Los valientes oficiales que prefirieron morir con sus hombres antes que atentar contra la vida de sus hermanos cristianos se llamaban Mauricio, Cándido y Exuperio. Desconozco si canonizaron a los dos últimos, pues no sé de ningún lugar llamado San Cándido o San Exuperio (también es cierto que cuando te llamas Cándido o Exuperio no esperas que se bauticen muchas cosas en tu honor), pero Mauricio, sin embargo, sí que se abrió un hueco en el calendario litúrgico, y hoy le da nombre a un montón de ciudades, municipios, regiones y lugares repartidos por Occidente. ¿Que a quién se le ocurriría bautizar a nuestra hermosa región administrativa en honor a un general tebano del siglo iii? A nadie. El río Saint-Maurice (y la región de Mauricie por extensión) recibió su nombre de la manera más tonta: a raíz de que un tal Maurice Poulain de la Fontaine llegara aquí hacia mediados del siglo xvii para desbrozar. (Te estoy contando, a todo esto, la historia de san Mauricio sin venir a cuento, pero confío en ti para encontrar la manera de emplazarla en una futura conversación). Un día que estaba contemplando el río con aire soñador después de una dura jornada de trabajo, el señor Poulain de la Fontaine se dijo: «Anda, este curso de agua todavía no tiene nombre… ¿Y si le pusiera el mío? Apuesto a que es la única oportunidad que tengo de que la posteridad me recuerde. Pero, para que no se me vea el plumero, le pondré el “San” delante. Digo yo que algún santo existirá con ese nombre, seguro. Si existen santa Matilde, santa Eufrasia, san Eulogio y san Crispín, sería verdaderamente raro que, en todos estos siglos, no hayan descuartizado por la gloria de Cristo a dos o tres Mauricios». También puede que no ocurriera así, que el señor Poulain de la Fontaine no se dijera eso en absoluto. Fuera como fuera, Maurice dio su nombre al río y el río dio su nombre a la región (apócrifa, por tanto, la anécdota esa de que el señor de Laviolette, recién desembarcado en el lugar donde fundaría la futura ciudad de Trois-Rivières, exclamara: «¡Diantres! ¡Esto está muerto![1]»).

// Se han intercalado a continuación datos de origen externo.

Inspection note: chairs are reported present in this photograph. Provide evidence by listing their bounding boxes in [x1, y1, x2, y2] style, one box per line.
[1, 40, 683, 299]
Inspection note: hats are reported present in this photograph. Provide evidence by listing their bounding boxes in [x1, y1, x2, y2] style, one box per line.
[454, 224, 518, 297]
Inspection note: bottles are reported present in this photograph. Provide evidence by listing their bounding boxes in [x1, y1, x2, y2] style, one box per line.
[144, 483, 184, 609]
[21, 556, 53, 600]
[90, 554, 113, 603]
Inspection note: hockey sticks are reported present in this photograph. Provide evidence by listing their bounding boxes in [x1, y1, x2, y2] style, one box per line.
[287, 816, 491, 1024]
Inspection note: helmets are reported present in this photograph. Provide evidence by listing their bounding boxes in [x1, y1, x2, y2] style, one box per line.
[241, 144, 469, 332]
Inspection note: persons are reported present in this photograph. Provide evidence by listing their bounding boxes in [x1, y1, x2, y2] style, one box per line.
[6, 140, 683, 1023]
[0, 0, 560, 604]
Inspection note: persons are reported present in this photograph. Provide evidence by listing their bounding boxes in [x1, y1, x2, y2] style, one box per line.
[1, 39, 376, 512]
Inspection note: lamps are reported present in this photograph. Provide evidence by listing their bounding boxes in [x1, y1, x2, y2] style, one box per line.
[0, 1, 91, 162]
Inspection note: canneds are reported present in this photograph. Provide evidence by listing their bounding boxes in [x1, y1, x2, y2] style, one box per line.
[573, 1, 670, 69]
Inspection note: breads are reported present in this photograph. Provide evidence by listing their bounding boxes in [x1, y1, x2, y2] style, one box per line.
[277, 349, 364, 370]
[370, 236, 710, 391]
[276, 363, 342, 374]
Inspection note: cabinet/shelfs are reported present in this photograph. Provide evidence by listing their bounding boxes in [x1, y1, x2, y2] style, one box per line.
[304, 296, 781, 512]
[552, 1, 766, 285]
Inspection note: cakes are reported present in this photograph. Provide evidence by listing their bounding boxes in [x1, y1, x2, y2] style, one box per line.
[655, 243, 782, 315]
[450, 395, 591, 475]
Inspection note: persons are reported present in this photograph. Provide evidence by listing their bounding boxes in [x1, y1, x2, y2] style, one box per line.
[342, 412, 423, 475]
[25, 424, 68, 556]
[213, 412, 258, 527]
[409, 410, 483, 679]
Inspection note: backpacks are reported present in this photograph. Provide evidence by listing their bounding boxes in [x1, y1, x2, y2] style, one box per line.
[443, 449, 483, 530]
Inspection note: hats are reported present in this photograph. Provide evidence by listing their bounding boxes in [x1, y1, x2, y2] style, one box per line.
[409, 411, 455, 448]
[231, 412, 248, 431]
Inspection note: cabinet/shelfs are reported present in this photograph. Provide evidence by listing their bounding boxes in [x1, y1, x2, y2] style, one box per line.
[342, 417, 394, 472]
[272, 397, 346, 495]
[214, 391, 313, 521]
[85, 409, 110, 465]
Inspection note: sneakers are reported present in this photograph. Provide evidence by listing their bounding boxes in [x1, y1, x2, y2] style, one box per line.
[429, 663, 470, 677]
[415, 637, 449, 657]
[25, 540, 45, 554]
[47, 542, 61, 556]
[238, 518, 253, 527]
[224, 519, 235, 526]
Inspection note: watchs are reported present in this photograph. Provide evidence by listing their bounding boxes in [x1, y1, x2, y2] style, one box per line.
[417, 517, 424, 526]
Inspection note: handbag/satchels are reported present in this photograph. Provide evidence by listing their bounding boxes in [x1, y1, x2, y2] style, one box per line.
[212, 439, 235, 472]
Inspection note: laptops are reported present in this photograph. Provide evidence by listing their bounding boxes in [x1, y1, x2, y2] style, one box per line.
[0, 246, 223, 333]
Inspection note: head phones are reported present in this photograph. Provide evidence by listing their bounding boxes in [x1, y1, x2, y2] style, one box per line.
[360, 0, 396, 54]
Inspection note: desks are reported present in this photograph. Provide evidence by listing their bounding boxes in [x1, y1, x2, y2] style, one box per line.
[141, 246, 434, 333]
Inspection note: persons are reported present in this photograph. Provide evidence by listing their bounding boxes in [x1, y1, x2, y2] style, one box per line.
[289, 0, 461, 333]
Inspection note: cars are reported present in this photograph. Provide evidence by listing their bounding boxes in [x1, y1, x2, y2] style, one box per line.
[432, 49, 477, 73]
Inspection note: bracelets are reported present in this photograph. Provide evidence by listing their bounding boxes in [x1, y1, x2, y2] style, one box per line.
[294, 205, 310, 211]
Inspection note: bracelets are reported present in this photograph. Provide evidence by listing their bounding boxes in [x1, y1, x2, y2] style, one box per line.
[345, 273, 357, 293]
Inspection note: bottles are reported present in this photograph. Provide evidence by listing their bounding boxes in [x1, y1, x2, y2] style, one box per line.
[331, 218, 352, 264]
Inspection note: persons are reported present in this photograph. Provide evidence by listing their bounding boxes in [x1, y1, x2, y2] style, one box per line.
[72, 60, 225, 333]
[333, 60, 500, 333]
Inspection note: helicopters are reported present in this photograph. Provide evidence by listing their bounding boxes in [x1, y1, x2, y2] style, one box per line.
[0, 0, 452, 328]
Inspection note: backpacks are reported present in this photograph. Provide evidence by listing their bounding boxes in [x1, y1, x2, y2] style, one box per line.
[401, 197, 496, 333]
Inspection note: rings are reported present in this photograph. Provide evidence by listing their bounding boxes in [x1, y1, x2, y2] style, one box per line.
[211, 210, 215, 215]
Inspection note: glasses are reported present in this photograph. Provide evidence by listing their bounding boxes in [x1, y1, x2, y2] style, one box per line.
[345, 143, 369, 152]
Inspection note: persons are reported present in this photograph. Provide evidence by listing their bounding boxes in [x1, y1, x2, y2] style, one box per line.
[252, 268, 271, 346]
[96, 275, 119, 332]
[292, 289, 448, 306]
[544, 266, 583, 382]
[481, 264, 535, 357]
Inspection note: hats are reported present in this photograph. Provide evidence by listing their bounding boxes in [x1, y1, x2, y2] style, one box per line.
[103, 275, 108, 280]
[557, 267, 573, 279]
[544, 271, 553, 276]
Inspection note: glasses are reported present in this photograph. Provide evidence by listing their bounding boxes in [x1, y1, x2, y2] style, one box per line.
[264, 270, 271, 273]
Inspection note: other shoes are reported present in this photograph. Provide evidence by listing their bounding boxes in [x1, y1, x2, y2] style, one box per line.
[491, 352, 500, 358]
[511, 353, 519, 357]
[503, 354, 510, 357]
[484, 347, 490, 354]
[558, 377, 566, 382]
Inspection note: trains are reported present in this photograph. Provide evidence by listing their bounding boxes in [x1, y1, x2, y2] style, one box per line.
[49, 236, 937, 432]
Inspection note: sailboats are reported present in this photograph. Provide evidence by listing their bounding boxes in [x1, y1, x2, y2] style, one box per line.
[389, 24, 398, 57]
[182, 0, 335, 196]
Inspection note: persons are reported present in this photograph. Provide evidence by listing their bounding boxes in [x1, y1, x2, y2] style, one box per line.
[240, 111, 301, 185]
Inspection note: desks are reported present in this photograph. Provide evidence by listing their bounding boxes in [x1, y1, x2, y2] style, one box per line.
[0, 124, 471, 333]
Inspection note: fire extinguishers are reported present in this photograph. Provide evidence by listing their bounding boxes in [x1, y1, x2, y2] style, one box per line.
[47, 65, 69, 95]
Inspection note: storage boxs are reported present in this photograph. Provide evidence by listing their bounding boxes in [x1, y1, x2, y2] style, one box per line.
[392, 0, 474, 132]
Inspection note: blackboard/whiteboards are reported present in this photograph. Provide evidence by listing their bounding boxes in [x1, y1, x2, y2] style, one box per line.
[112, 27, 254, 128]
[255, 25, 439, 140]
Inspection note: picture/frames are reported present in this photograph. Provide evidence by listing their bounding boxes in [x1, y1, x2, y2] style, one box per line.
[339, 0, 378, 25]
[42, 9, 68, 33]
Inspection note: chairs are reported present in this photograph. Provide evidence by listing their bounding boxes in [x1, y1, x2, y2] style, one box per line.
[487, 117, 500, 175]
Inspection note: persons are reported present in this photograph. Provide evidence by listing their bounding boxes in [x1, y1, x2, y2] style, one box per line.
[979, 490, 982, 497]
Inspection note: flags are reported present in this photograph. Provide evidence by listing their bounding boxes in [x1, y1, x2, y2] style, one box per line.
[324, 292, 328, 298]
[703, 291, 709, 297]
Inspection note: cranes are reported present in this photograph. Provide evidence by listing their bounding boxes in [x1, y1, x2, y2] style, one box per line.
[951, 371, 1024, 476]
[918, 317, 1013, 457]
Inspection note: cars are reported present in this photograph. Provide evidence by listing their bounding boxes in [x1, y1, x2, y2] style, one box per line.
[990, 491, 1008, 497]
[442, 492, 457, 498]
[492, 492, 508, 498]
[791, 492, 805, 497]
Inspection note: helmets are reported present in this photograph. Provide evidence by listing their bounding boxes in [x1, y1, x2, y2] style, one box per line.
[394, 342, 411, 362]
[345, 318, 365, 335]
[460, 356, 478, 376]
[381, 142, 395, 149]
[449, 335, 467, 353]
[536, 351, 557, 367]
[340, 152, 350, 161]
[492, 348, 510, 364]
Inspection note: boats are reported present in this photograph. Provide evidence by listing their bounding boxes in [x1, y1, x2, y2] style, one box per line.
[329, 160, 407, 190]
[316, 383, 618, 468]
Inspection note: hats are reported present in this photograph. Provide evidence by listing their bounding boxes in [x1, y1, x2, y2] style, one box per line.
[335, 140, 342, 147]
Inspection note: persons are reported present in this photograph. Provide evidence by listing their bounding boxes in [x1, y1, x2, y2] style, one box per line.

Estas tierras no comenzarían a poblarse de verdad hasta dos siglos más tarde. En 1889, mientras al otro lado del charco Jack el Destripador asesinaba a las prostitutas de Whitechapel, se terminaba de erigir la Torre Eiffel y Alemania coronaba a su último emperador, aquí el señor John Foreman ordenó construir una central hidráulica cerca del cantón de Shawinigan para abastecer de electricidad su fábrica de pasta de papel. Falto de capital, tuvo que asociarse con tres señores de Boston, John Edward Aldred, John Joyce y H. H. Melville (el mismo de la isla Melville, ¡sí!), quienes fundarían en 1897 la Shawinigan Water & Power Company. No se sabe exactamente cuál de los tres tuvo la idea de bautizar como Grand-Mère[2] a nuestro pueblo, inspirándose en los contornos de la roca que forma un islote en medio del río, pero lo cierto es que, por culpa de un americano, hoy tenemos el segundo topónimo más ridículo de Quebec (mis saludos a la gente de Saint-Louis-du-Ha! Ha![3]). ¡De verdad que estos señores de Estados Unidos tienen un don poniendo nombres para mear y no echar gota! Esa es una de las cosas que hemos aprendido con nuestros viajes a través de América.


[1] En francés: C’est mort ici!, que fonéticamente sonaría como Saint-Maurice.

(Todas las notas al pie son de la traductora)

[2] «Abuela», en francés.

[3] En español sería «San Luis del ¡ja, ja!».